Three hundred years ago, geography made New Amsterdam a place worth living by bringing ships in; today, geography makes Manhattan worth the steep cost by keeping poor people out -- since we're on an island, sprawl goes from a continuum to a binary equation, lopping off most of left half of the net-worth bell curve.

It doesn't take an island to pull this off, though: if you really wanted to create another Manhattan (or an even Manhattanier Manhattan), all you recreate is the steep cost of showing up: a $5,000 annual fee for living in the city would suffice. Of course, no one will pay $5,000 to be the first person there, so you might require a few hundred highly skilled 'founders' to start the first couple hedge funds, law firms, and cable TV stations. Thereafter, the incentive structure is easy to understand: if you want to deal exclusively with very rich people with very valuable time, borrow whatever you can and move in (keeping in mind that valuable time for rich people means high wages for limo drivers, janitors, and assistants of all sorts). A few provisions for expelling people who commit crimes would also be helpful.

The most compelling part of this thought experiment is that the cost of an actual government would be absurdly cheap. If you made a Venn diagram of "People with access to $5,000," in one circle and "People who commit lots of crimes," in the other, the sliver of intersection would be the entire criminal population -- a police force about 10% as large as that of a no-fee city wouldn't be out of the question.

It's hard to imagine creating this in an existing city (expelling all the poor people wouldn't be good PR, even if what's left is an economic Garden of Eden), but one trick might be to do what Social Security did, and change the legal but not economic incidence of the tax; instead of charging people to be there, you'd just charge their employer (or school) to have them there. [2]

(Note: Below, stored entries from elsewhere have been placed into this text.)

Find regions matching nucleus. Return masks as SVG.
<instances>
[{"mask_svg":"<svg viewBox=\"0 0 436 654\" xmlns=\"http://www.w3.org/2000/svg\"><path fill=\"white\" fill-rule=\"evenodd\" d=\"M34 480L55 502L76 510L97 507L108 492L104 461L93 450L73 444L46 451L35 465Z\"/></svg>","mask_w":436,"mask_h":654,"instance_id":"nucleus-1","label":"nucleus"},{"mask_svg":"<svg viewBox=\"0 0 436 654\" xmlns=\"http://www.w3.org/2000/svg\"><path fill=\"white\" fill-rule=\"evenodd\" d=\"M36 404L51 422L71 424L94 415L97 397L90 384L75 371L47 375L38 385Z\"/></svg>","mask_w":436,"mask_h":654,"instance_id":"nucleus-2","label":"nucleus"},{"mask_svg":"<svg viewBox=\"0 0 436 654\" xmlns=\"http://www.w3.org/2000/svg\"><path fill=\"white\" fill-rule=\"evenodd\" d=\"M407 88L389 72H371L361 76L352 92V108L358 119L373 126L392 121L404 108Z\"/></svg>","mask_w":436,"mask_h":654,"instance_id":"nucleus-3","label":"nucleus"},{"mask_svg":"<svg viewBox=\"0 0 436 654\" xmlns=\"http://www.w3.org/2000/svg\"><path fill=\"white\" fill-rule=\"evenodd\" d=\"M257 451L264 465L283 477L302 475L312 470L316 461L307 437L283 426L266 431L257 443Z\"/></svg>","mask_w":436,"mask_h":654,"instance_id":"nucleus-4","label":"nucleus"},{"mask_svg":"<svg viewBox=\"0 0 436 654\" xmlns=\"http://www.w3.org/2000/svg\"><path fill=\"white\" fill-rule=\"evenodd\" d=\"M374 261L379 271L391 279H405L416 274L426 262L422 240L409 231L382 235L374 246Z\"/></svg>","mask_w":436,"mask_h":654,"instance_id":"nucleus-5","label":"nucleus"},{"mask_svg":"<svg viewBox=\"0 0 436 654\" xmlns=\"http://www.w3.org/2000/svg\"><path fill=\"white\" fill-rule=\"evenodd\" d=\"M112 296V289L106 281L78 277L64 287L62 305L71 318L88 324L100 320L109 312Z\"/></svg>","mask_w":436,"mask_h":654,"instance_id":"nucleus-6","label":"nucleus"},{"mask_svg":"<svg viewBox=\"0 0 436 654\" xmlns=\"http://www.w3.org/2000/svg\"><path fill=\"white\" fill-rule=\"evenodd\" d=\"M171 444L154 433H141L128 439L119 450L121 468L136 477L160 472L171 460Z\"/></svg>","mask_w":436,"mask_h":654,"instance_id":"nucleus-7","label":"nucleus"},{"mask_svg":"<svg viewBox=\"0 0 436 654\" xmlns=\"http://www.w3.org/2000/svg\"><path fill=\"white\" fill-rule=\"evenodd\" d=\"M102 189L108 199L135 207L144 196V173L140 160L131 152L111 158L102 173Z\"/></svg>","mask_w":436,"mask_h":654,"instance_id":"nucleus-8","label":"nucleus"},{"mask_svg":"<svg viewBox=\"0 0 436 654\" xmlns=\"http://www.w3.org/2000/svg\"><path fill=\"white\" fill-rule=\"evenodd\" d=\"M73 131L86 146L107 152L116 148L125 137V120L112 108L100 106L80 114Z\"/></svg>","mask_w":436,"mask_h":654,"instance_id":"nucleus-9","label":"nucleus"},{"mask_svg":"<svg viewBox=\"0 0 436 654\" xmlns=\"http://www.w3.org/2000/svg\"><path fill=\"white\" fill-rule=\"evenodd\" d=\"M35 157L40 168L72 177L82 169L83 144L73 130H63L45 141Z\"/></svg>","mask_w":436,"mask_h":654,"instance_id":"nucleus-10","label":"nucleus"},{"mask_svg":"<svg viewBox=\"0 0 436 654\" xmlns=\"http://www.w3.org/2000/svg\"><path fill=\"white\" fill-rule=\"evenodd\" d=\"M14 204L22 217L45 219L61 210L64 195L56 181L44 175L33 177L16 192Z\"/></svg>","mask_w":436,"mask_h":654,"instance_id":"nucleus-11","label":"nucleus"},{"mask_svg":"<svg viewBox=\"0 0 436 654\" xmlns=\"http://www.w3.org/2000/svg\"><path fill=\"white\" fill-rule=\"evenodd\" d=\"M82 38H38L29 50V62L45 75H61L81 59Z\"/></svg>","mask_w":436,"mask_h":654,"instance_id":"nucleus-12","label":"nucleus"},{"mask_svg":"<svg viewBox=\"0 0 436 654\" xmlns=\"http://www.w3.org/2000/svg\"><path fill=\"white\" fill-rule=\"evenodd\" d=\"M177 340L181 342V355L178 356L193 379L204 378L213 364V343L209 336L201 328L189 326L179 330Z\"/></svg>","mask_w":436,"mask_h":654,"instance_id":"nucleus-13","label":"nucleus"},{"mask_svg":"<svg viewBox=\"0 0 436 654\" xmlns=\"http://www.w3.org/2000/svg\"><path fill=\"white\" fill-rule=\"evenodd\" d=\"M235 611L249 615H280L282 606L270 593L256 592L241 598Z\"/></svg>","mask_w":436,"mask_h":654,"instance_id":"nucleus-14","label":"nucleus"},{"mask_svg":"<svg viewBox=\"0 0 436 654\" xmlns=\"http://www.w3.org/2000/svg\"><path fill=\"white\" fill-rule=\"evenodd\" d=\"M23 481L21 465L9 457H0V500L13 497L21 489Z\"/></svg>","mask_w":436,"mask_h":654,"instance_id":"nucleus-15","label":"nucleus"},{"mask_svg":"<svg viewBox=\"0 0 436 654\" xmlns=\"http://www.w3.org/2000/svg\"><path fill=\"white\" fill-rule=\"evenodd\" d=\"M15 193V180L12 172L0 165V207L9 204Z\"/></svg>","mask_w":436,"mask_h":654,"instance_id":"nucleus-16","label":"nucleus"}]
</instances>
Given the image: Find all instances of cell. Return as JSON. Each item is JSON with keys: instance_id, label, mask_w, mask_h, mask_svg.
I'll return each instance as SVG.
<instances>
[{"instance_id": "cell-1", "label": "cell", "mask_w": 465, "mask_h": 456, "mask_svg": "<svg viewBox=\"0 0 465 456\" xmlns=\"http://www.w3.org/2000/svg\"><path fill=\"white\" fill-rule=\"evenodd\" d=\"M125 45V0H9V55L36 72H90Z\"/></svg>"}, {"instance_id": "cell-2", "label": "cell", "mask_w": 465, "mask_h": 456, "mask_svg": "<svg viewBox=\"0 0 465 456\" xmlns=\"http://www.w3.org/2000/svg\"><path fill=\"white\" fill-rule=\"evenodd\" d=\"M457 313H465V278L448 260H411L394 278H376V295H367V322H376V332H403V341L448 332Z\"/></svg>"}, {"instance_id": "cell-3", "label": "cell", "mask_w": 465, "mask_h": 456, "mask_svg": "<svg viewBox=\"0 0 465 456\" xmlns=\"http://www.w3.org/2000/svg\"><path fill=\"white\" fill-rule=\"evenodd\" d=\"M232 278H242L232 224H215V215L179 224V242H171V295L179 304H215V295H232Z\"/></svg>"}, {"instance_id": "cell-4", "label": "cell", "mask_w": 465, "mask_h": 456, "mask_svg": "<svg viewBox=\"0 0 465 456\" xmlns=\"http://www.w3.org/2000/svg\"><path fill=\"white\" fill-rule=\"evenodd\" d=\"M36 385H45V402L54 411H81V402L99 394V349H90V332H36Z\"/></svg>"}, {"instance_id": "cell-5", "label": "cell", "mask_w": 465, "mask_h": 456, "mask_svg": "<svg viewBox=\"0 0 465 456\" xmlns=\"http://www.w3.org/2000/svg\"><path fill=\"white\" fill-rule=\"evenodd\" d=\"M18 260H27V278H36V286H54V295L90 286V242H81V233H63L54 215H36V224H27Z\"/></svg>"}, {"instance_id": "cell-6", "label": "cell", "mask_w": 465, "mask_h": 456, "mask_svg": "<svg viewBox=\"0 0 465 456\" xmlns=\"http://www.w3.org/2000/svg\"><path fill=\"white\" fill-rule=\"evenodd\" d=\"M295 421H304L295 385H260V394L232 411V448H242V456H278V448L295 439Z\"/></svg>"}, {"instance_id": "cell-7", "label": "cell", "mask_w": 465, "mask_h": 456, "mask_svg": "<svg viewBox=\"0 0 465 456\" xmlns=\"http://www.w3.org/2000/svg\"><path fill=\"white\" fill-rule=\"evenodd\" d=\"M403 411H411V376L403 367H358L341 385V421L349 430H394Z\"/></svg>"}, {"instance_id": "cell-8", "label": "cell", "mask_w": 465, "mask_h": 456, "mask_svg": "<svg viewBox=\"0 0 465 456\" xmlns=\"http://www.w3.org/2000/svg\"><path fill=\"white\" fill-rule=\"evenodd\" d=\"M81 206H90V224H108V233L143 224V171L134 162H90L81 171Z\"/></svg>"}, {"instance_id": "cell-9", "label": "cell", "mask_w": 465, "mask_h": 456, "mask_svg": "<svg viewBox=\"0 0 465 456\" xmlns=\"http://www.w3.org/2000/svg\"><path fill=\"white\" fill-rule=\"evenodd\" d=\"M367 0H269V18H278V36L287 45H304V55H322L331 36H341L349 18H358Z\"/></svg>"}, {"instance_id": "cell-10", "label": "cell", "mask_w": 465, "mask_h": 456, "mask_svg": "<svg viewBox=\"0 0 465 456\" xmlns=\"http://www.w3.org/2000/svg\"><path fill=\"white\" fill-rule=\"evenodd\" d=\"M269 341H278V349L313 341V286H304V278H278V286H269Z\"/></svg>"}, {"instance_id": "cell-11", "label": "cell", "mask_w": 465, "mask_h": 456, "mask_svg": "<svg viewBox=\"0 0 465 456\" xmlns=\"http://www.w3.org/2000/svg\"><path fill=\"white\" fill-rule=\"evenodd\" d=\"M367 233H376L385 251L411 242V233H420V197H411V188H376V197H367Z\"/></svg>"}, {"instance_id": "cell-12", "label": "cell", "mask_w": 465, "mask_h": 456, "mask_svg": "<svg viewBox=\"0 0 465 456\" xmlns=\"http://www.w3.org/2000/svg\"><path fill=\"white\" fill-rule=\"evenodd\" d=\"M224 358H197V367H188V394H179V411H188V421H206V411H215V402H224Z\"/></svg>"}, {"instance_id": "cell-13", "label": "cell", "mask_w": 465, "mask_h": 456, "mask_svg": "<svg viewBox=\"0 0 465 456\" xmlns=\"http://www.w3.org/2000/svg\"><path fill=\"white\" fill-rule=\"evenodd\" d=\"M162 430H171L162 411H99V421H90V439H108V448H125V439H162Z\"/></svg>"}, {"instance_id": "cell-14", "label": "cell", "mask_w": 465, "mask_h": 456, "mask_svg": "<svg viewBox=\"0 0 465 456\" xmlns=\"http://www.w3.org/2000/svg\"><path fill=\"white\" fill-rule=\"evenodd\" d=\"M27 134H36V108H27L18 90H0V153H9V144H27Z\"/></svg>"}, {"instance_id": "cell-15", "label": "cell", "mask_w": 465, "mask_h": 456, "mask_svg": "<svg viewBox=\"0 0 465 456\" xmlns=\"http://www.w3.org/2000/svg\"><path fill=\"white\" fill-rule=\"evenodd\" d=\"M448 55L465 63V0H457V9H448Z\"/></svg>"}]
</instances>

I'm not sure who would want to live in this kind of city, but a good way to guess would be to ask: who wouldn't be able to live there, and who would be happier without those people? Someone with lots of ideas and no plan for implementing any of them is out until the first success; this gives venture capitalists more time to focus on genuinely interesting plans. Aspiring writers with movie scripts and no movie experience can't afford the entry fee; film directors can use the hassle-free time as a dividend to work on more projects. Resident's won't participate in high total, low average class-action lawsuits, so the lawyers who create those won't prosper, while more productive ones (who craft low-dispute merger contracts and effective tax strategies) will. Depending on whether your taste in books leans more to Upton Sinclair or Ayn Rand, this is either hell or paradise -- a condition that's usually a good sign of an underexploited niche.

Most people probably agree that it's better to have Manhattan than to not have it, so I have to wonder -- why not create Manhattan, only more so?

[1] Indirectly, we spend more on real estate than the cost of our rent, because the square footage taken up by laundromats and restaurants and power plants also costs that much. If you want to figure out the difference, the best way would to to sum up all real estate value in New York, and find out how much it would cost to buy the same amount of land in, say, the middle of Kansas. That would get a rough estimate of how much people pay to price poor people out of New York.

[2] The effect is the same (whether I have to pay someone $105,000 so he'll willingly pay the $5K, or $100,000 plus $5K to the government, our balance sheets look the same), but the PR is much better.